Hepatitis is inflammation of the liver tissue. If hepatitis resolves within six months, it is called acute, if it lasts longer than six months, it is chronic. Acute hepatitis may resolve on its own, progress to chronic hepatitis, or (rarely) result in acute liver failure. Chronic hepatitis may progress to liver scarring (cirrhosis), liver failure, and liver cancer.

The hepatitis virus has five primary strains that are categorized as types A, B, C, D, and E. While they all contribute to liver disease, they differ in crucial areas such as mechanisms of transmission, sickness severity, geographic distribution, and prevention strategies. Hepatitis A and E are mainly spread by contaminated food and water. Hepatitis B is mainly transmitted sexually, but it can be transmitted from mother to baby during pregnancy or birth and spread through infected blood. Hepatitis C is commonly spread through infected blood, as can occur during needle sharing by intravenous drug users. Hepatitis D can only infect people already infected with hepatitis B.

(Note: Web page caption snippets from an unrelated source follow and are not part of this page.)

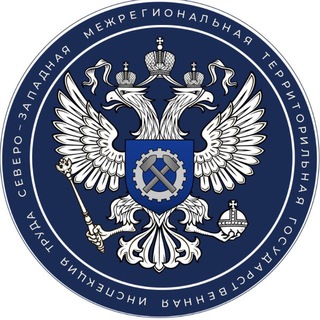 Логотип @git_szfo - Инспекция труда СЗФО 🇷🇺 V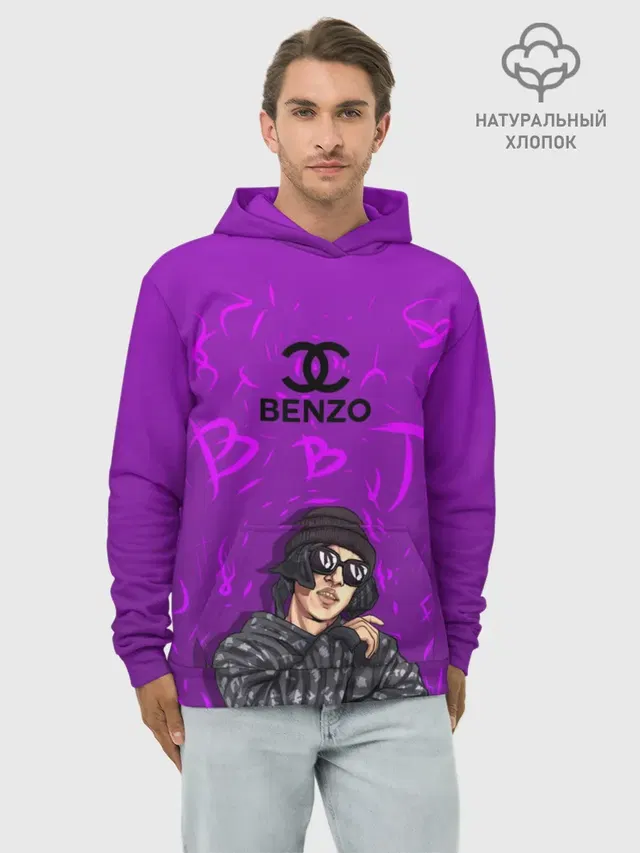 Big Baby Tape Benzo Gang
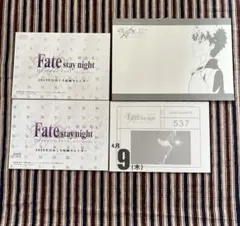 日めくりカレンダー　メモ帳　衛宮士郎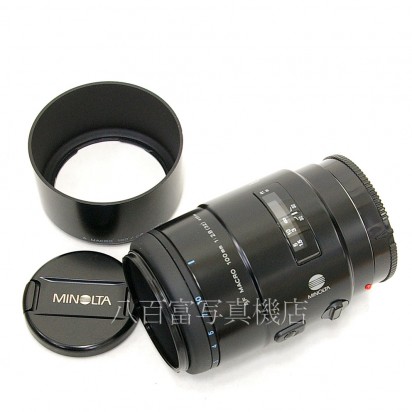 【中古】 ミノルタ AF MACRO 100mm F2.8 New αシリーズ MINOLTA 中古レンズ 24986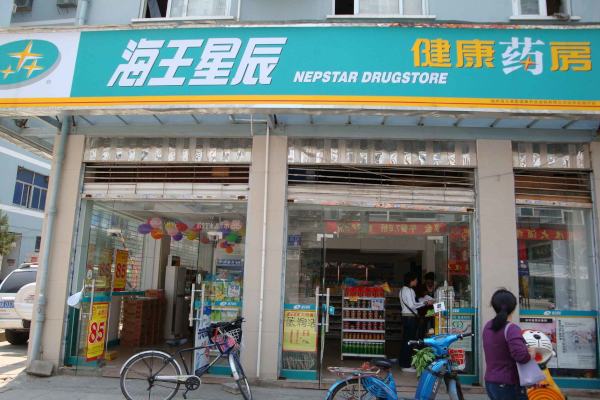 海王星辰连锁药店加盟费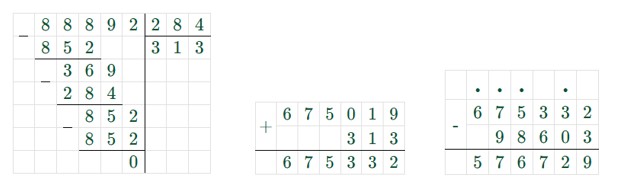 Пояснение к заданию 2.226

The most frequent cause of liver cirrhosis, liver cancer, and fatalities from viral hepatitis is a combination of types B and C, which cause chronic disease in hundreds of millions of people. An estimated 354 million people worldwide live with hepatitis B or C, and for most, testing and treatment remain beyond reach. The highest burden of disease is in the Eastern Mediterranean Region and European Region, with 12 million people chronically infected in each region. In the South-East Asia Region and the Western Pacific Region, an estimated 10 million people in each region are chronically infected. Nine million people are chronically infected in the African Region and 5 million in the Region of the Americas.


Since the symptoms of hepatitis are not fully manifested, it has a wide spectrum of effects, ranging from severe liver failure. While some people or animals with hepatitis do not have any symptoms, others develop yellow discoloration of the skin and whites of the eyes (jaundice), loss of appetite, vomiting, fatigue, abdominal pain, and diarrhea.


The diagnosis of hepatitis is made based on the patient’s symptoms, medical history, blood tests, imaging, and liver biopsy data. In general, blood tests and recollection of the person are sufficient for the diagnosis of viral hepatitis and other acute causes of hepatitis. For other causes of hepatitis, especially chronic causes, blood tests may not be helpful. In this situation, liver biopsy is the gold standard for diagnosis: histopathological analysis can reveal the precise extent and pattern of inflammation and fibrosis. A biopsy is not typically the first diagnostic test because it is invasive and is associated with a small but significantly increased risk of bleeding in people with liver damage and cirrhosis. Therefore non-invasive, much more rapid, and relatively cheaper option of diagnosis, RT-qPCR, is preferable.


  • To prevent contamination of food with human feces, that is, ensure food hygiene (protection from hepatitis A and E).
  • Avoid contact with someone else’s blood and body fluids (protection from hepatitis B, D, and C).
  • Vaccinate against hepatitis A and B (a vaccine for C and E is not available).